▶

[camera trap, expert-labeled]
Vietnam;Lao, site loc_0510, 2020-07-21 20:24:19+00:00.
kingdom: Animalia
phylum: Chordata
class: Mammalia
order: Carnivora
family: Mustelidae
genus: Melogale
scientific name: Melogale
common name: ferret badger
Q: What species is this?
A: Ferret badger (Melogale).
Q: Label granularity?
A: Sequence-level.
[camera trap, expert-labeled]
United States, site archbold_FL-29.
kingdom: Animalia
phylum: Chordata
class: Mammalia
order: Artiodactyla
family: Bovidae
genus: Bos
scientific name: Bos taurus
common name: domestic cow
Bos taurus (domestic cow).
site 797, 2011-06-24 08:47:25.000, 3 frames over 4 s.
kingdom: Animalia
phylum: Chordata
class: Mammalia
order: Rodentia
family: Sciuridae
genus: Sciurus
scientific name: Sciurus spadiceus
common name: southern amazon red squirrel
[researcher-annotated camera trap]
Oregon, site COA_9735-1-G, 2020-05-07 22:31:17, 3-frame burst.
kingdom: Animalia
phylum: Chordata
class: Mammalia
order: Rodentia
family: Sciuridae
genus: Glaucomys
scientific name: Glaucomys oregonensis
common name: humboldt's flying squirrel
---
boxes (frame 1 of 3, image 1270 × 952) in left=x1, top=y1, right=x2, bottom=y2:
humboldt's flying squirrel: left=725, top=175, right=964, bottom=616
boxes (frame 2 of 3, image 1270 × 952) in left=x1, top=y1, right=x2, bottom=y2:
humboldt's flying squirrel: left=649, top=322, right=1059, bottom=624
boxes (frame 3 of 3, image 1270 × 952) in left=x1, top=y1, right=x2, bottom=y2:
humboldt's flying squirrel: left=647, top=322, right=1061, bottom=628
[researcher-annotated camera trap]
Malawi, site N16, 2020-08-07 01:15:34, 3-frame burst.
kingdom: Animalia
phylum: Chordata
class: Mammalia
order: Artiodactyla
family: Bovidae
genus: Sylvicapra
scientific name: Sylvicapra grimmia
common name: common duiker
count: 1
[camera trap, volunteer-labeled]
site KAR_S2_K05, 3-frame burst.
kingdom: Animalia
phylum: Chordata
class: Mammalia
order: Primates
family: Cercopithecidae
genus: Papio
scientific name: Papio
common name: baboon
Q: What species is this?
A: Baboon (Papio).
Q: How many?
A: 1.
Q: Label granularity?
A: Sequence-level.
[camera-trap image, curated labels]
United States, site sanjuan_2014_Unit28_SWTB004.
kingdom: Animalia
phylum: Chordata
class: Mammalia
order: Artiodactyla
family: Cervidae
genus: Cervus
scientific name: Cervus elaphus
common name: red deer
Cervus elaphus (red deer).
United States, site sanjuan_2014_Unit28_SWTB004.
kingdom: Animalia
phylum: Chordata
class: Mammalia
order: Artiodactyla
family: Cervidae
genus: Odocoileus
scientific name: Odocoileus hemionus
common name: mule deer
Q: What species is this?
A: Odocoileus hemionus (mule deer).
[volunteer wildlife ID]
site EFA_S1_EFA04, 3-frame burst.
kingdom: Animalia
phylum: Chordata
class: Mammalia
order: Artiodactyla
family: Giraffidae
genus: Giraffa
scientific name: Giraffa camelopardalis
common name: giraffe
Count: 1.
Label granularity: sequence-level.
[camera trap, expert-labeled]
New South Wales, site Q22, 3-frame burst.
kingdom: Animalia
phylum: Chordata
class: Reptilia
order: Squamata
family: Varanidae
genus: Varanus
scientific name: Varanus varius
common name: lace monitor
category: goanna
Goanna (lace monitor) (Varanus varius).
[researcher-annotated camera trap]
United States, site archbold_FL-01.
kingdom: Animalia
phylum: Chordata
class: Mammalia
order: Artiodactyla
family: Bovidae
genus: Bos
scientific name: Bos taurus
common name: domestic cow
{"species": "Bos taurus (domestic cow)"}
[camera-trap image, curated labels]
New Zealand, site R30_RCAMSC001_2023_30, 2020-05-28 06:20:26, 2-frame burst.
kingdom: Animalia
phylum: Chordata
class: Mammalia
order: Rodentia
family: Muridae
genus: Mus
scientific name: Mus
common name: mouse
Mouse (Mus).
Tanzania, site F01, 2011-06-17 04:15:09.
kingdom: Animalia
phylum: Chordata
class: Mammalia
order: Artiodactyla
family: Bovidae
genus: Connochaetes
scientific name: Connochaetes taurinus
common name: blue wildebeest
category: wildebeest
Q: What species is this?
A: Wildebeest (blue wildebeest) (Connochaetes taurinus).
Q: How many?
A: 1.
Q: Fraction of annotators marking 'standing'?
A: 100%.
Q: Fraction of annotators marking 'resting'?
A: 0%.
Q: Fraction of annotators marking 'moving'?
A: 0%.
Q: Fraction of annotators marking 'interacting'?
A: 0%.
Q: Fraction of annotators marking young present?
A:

◀

[AIM OF THE TASK]:
The entries above must each be repeated exactly.

[RESULT OF THIS TASK]:
[camera trap, expert-labeled]
Vietnam;Lao, site loc_0510, 2020-07-21 20:24:19+00:00.
kingdom: Animalia
phylum: Chordata
class: Mammalia
order: Carnivora
family: Mustelidae
genus: Melogale
scientific name: Melogale
common name: ferret badger
Q: What species is this?
A: Ferret badger (Melogale).
Q: Label granularity?
A: Sequence-level.
[camera trap, expert-labeled]
United States, site archbold_FL-29.
kingdom: Animalia
phylum: Chordata
class: Mammalia
order: Artiodactyla
family: Bovidae
genus: Bos
scientific name: Bos taurus
common name: domestic cow
Bos taurus (domestic cow).
site 797, 2011-06-24 08:47:25.000, 3 frames over 4 s.
kingdom: Animalia
phylum: Chordata
class: Mammalia
order: Rodentia
family: Sciuridae
genus: Sciurus
scientific name: Sciurus spadiceus
common name: southern amazon red squirrel
[researcher-annotated camera trap]
Oregon, site COA_9735-1-G, 2020-05-07 22:31:17, 3-frame burst.
kingdom: Animalia
phylum: Chordata
class: Mammalia
order: Rodentia
family: Sciuridae
genus: Glaucomys
scientific name: Glaucomys oregonensis
common name: humboldt's flying squirrel
---
boxes (frame 1 of 3, image 1270 × 952) in left=x1, top=y1, right=x2, bottom=y2:
humboldt's flying squirrel: left=725, top=175, right=964, bottom=616
boxes (frame 2 of 3, image 1270 × 952) in left=x1, top=y1, right=x2, bottom=y2:
humboldt's flying squirrel: left=649, top=322, right=1059, bottom=624
boxes (frame 3 of 3, image 1270 × 952) in left=x1, top=y1, right=x2, bottom=y2:
humboldt's flying squirrel: left=647, top=322, right=1061, bottom=628
[researcher-annotated camera trap]
Malawi, site N16, 2020-08-07 01:15:34, 3-frame burst.
kingdom: Animalia
phylum: Chordata
class: Mammalia
order: Artiodactyla
family: Bovidae
genus: Sylvicapra
scientific name: Sylvicapra grimmia
common name: common duiker
count: 1
[camera trap, volunteer-labeled]
site KAR_S2_K05, 3-frame burst.
kingdom: Animalia
phylum: Chordata
class: Mammalia
order: Primates
family: Cercopithecidae
genus: Papio
scientific name: Papio
common name: baboon
Q: What species is this?
A: Baboon (Papio).
Q: How many?
A: 1.
Q: Label granularity?
A: Sequence-level.
[camera-trap image, curated labels]
United States, site sanjuan_2014_Unit28_SWTB004.
kingdom: Animalia
phylum: Chordata
class: Mammalia
order: Artiodactyla
family: Cervidae
genus: Cervus
scientific name: Cervus elaphus
common name: red deer
Cervus elaphus (red deer).
United States, site sanjuan_2014_Unit28_SWTB004.
kingdom: Animalia
phylum: Chordata
class: Mammalia
order: Artiodactyla
family: Cervidae
genus: Odocoileus
scientific name: Odocoileus hemionus
common name: mule deer
Q: What species is this?
A: Odocoileus hemionus (mule deer).
[volunteer wildlife ID]
site EFA_S1_EFA04, 3-frame burst.
kingdom: Animalia
phylum: Chordata
class: Mammalia
order: Artiodactyla
family: Giraffidae
genus: Giraffa
scientific name: Giraffa camelopardalis
common name: giraffe
Count: 1.
Label granularity: sequence-level.
[camera trap, expert-labeled]
New South Wales, site Q22, 3-frame burst.
kingdom: Animalia
phylum: Chordata
class: Reptilia
order: Squamata
family: Varanidae
genus: Varanus
scientific name: Varanus varius
common name: lace monitor
category: goanna
Goanna (lace monitor) (Varanus varius).
[researcher-annotated camera trap]
United States, site archbold_FL-01.
kingdom: Animalia
phylum: Chordata
class: Mammalia
order: Artiodactyla
family: Bovidae
genus: Bos
scientific name: Bos taurus
common name: domestic cow
{"species": "Bos taurus (domestic cow)"}
[camera-trap image, curated labels]
New Zealand, site R30_RCAMSC001_2023_30, 2020-05-28 06:20:26, 2-frame burst.
kingdom: Animalia
phylum: Chordata
class: Mammalia
order: Rodentia
family: Muridae
genus: Mus
scientific name: Mus
common name: mouse
Mouse (Mus).
Tanzania, site F01, 2011-06-17 04:15:09.
kingdom: Animalia
phylum: Chordata
class: Mammalia
order: Artiodactyla
family: Bovidae
genus: Connochaetes
scientific name: Connochaetes taurinus
common name: blue wildebeest
category: wildebeest
Q: What species is this?
A: Wildebeest (blue wildebeest) (Connochaetes taurinus).
Q: How many?
A: 1.
Q: Fraction of annotators marking 'standing'?
A: 100%.
Q: Fraction of annotators marking 'resting'?
A: 0%.
Q: Fraction of annotators marking 'moving'?
A: 0%.
Q: Fraction of annotators marking 'interacting'?
A: 0%.
Q: Fraction of annotators marking young present?
A:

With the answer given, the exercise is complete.